But Melissa Brouard, 23, a University of KwaZulu-Natal graduate who fled home in August, is steadfastly refusing the money. Initially she was offered R32 000, now it is about R120 000.

She wants the law in South Korea changed, to increase the maximum penalty of four years' imprisonment.

Brouard said she felt that the South Korean justice system, which provided for lesser sentences where "blood money" was offered to victims, favoured rapists. First-time offenders there can be sentenced to as little as 18 months in jail.

Brouard is angry and traumatised after the attack which cut short her happy stay in Korea.

She said a friend who had travelled for 10 hours by bus from Seoul to Ulsan to attend the court case, told her that the rapist had shown no visible signs of remorse.

"He has offered me roughly R120 000. The rights of the rapist increased because he offered me more money and he has showed no remorse."

She said the rapist lived across the car park from her flat in one of four blocks of flats in the complex.

He had been watching her through binoculars from his flat for weeks, before he climbed into her tenth floor flat through the laundry window one night while she was sleeping.

He had handcuffed her before raping her. She had begged him not to kill her.
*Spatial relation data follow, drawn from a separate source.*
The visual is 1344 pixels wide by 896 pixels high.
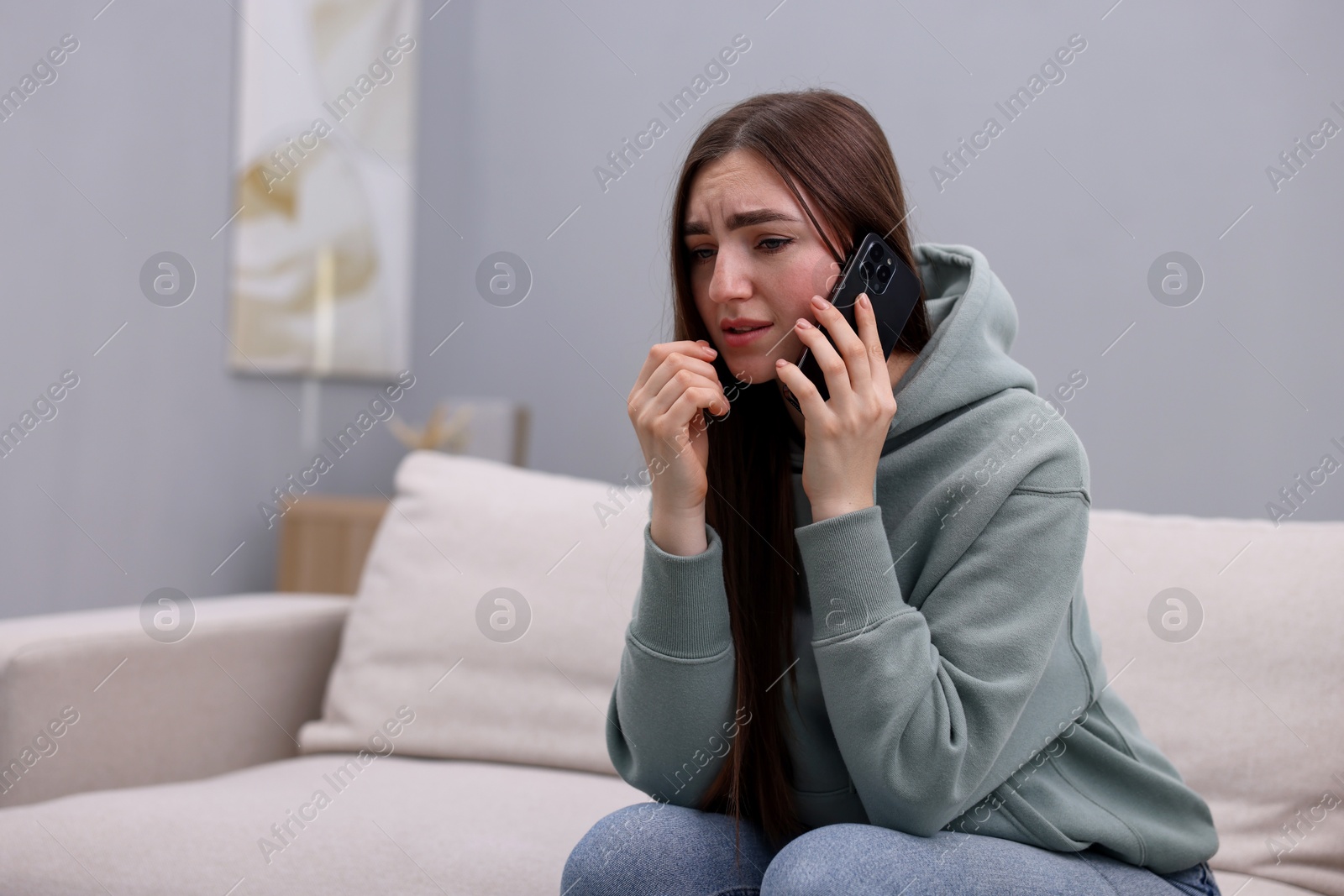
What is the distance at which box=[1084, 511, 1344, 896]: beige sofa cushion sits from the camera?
1.28 m

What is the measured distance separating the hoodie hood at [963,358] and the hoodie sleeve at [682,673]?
0.83 ft

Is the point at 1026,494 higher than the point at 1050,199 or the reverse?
the reverse

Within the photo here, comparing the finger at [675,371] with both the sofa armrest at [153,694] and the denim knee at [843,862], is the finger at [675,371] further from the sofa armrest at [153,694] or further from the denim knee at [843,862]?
the sofa armrest at [153,694]

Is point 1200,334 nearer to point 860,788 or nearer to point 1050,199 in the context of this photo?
point 1050,199

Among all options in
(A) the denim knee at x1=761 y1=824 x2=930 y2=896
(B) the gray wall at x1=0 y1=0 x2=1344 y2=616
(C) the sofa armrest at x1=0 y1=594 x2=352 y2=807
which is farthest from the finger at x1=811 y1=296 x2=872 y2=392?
(B) the gray wall at x1=0 y1=0 x2=1344 y2=616

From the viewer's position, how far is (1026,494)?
3.25ft

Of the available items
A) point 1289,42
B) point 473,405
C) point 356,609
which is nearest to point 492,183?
point 473,405

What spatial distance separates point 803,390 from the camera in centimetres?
99

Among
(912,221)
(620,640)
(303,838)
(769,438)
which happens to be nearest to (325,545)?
(620,640)

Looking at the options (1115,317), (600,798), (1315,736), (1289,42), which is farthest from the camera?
(1115,317)

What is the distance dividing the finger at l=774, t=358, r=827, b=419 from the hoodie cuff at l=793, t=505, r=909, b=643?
0.32 ft

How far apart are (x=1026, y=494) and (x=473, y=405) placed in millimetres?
2062

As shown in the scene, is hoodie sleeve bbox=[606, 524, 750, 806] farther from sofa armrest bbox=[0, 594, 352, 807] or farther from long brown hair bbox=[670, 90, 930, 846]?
sofa armrest bbox=[0, 594, 352, 807]

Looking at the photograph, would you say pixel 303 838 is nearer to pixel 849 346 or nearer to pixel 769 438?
pixel 769 438
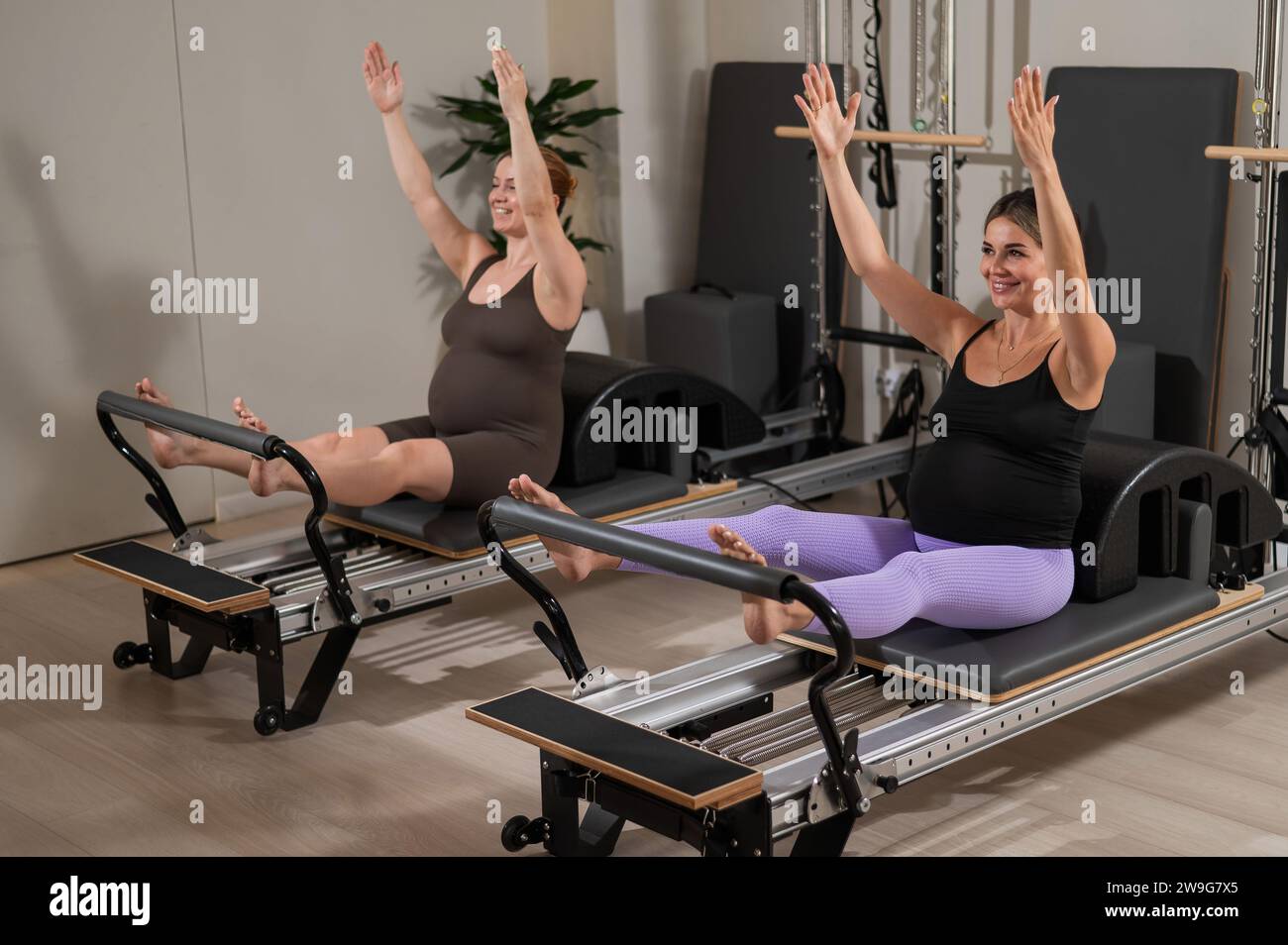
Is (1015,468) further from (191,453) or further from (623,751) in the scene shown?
(191,453)

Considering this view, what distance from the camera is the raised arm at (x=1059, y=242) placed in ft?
8.46

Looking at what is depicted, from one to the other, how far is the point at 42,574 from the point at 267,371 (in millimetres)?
902

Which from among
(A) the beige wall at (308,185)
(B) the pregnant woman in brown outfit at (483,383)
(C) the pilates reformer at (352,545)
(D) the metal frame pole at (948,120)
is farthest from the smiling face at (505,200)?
(A) the beige wall at (308,185)

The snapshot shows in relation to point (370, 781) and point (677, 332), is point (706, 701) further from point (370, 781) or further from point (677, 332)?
point (677, 332)

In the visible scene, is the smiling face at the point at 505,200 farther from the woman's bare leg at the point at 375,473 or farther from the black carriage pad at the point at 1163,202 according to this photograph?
the black carriage pad at the point at 1163,202

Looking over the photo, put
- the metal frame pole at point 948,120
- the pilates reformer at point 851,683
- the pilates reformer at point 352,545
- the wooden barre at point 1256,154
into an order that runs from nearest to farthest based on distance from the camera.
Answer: the pilates reformer at point 851,683 < the pilates reformer at point 352,545 < the wooden barre at point 1256,154 < the metal frame pole at point 948,120

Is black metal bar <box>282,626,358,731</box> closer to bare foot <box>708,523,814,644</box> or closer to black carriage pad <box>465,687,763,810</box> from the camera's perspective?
black carriage pad <box>465,687,763,810</box>

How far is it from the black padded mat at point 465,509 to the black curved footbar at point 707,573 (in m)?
0.88

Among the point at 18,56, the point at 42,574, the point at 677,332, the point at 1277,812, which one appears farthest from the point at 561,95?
the point at 1277,812

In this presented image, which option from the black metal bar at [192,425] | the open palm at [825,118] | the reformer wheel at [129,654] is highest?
the open palm at [825,118]

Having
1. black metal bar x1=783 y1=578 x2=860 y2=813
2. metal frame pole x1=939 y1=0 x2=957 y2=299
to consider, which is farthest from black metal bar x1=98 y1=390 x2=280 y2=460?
metal frame pole x1=939 y1=0 x2=957 y2=299

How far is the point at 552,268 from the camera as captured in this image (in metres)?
3.56

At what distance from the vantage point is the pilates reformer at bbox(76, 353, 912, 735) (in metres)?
3.32

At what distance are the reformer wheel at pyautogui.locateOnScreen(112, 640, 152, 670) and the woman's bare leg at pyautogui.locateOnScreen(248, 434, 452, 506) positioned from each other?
0.52m
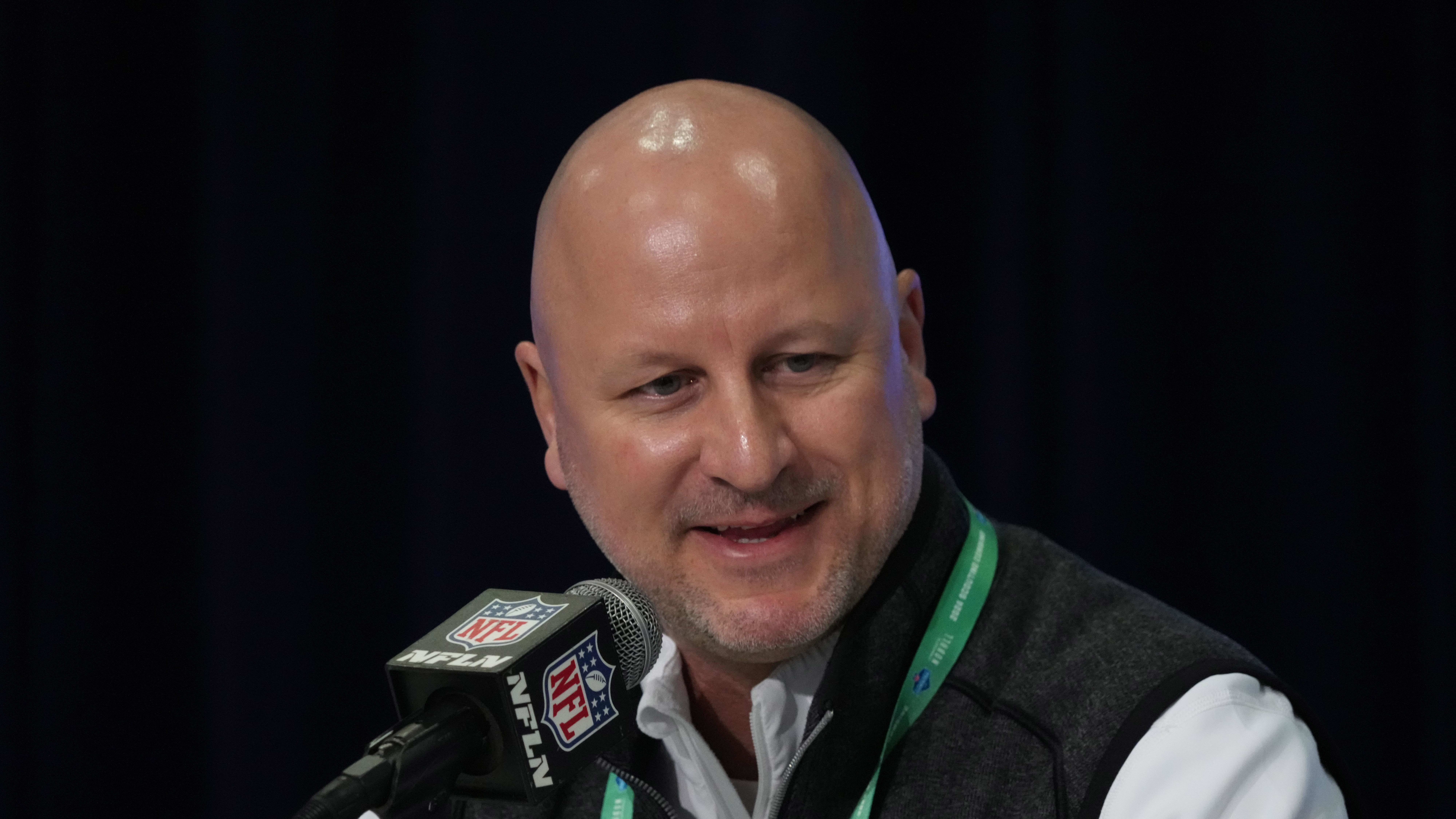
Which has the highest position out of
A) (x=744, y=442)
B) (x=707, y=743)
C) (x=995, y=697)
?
(x=744, y=442)

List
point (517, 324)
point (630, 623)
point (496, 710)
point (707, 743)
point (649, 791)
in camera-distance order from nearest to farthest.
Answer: point (496, 710) < point (630, 623) < point (649, 791) < point (707, 743) < point (517, 324)

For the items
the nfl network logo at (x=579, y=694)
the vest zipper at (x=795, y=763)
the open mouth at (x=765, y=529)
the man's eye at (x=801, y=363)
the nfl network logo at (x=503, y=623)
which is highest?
the man's eye at (x=801, y=363)

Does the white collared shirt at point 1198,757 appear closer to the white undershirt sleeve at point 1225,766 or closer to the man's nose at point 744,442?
the white undershirt sleeve at point 1225,766

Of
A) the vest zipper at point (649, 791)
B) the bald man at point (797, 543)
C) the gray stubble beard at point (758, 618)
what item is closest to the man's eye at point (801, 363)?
the bald man at point (797, 543)

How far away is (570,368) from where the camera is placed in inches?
56.4

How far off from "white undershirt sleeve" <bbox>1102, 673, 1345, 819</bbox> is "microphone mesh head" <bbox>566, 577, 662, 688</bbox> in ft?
1.38

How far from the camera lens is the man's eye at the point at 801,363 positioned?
1341 millimetres

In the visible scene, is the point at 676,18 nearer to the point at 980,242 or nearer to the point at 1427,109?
the point at 980,242

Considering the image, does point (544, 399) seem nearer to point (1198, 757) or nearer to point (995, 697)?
point (995, 697)

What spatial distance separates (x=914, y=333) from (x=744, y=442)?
353mm

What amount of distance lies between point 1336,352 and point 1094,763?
1240mm

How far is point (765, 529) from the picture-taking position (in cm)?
134

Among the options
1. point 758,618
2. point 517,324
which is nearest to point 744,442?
point 758,618

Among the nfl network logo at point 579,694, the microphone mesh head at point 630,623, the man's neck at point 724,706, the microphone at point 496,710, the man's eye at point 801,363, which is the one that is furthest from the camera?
the man's neck at point 724,706
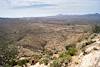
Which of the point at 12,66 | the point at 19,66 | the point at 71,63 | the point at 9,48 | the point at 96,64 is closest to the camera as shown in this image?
the point at 96,64

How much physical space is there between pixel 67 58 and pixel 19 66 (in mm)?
6760

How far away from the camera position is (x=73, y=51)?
18906mm

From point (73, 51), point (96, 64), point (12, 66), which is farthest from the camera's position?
point (12, 66)

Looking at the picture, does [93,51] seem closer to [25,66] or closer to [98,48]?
[98,48]

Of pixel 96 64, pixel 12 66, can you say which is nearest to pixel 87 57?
pixel 96 64

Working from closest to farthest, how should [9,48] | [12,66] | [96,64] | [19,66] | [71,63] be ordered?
[96,64] < [71,63] < [19,66] < [12,66] < [9,48]

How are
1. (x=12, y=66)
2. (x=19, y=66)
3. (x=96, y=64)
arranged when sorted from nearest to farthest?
1. (x=96, y=64)
2. (x=19, y=66)
3. (x=12, y=66)

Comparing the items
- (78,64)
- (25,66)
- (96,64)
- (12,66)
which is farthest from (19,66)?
(96,64)

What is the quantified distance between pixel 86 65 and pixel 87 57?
147cm

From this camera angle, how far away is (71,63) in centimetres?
1638

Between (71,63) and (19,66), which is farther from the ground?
(71,63)

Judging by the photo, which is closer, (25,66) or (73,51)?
(73,51)

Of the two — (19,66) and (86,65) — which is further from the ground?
(86,65)

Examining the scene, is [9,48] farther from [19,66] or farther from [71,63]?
[71,63]
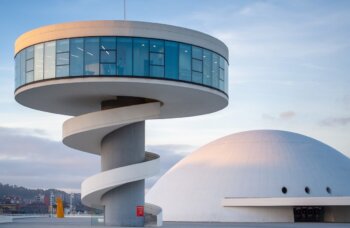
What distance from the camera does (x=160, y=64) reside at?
41.5 metres

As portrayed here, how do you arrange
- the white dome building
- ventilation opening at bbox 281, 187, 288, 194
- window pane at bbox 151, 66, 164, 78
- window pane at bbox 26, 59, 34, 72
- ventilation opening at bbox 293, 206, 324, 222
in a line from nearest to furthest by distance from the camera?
window pane at bbox 151, 66, 164, 78, window pane at bbox 26, 59, 34, 72, the white dome building, ventilation opening at bbox 281, 187, 288, 194, ventilation opening at bbox 293, 206, 324, 222

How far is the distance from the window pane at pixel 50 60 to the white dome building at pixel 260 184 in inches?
1259

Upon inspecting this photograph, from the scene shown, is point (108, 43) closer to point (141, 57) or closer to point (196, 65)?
point (141, 57)

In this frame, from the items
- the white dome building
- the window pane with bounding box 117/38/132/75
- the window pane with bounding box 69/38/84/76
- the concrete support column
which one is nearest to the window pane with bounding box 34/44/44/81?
the window pane with bounding box 69/38/84/76

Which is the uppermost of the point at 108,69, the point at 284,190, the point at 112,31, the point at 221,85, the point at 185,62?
the point at 112,31

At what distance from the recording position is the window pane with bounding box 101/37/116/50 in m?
40.6

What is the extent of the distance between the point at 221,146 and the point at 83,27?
127 ft

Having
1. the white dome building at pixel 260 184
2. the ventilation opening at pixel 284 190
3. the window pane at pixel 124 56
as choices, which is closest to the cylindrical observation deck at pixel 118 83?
the window pane at pixel 124 56

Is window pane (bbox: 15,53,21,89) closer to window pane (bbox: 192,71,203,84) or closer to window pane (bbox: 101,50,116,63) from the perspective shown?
window pane (bbox: 101,50,116,63)

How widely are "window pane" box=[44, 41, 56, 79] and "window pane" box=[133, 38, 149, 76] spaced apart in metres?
5.06

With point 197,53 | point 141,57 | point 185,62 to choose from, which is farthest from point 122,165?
point 197,53

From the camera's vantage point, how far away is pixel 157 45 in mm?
41438

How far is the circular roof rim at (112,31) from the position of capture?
40531 millimetres

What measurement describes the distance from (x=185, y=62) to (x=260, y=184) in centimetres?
2969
Brouard praised the swift work of police who arrested him six days later after tracking him on CCTV footage.

The rapist has now appeared briefly in court in Ulsan where he pleaded guilty to the rape and offered Brouard R120 000 "blood money" for the crime.

Brouard, a virgin before the attack, said she was determined to do everything in her power to lobby for the laws in that country to be changed and for the maximum four year sentence to be increased to at least 20 years.

"He took so much away from me. I was happy in my job. I am really angry that this can be brushed over and seen as not a big deal.

"I realise that this happens every minute in South Africa and I am not trying to say that my case is special, but the justice system (in South Korea) is very sympathetic to him.

"If people can't get a lawyer the case is just shoved under the table. This guy has been caught and has admitted to it. He originally got a really good lawyer but he realised his chances of getting him off were very slim so he passed it on to a younger lawyer," she said.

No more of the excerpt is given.